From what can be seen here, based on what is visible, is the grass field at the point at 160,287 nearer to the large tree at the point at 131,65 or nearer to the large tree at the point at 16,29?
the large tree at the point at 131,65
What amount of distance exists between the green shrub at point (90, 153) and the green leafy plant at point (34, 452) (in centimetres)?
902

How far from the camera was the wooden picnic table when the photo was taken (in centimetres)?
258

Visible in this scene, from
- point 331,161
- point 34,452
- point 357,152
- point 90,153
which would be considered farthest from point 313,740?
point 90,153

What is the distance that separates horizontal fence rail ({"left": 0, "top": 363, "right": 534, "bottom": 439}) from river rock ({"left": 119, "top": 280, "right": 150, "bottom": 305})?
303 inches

* **REQUIREMENT**
Copy only this span: the line that contains "What amount of", the last line, and every line between them.

* **THE SOLUTION**
What amount of distance exists between the green shrub at point (90, 153) and the green leafy plant at point (34, 452) (in centimetres)?
902

How far from the camera was the wooden picnic table when the photo was taken (in centimetres)?
258

Visible in this scene, from
- point 331,161
- point 34,452
- point 357,152
- point 90,153
which would be considered farthest from point 313,740?
point 90,153

What is the distance that separates horizontal fence rail ({"left": 0, "top": 363, "right": 534, "bottom": 439}) from river rock ({"left": 119, "top": 280, "right": 150, "bottom": 305})?
303 inches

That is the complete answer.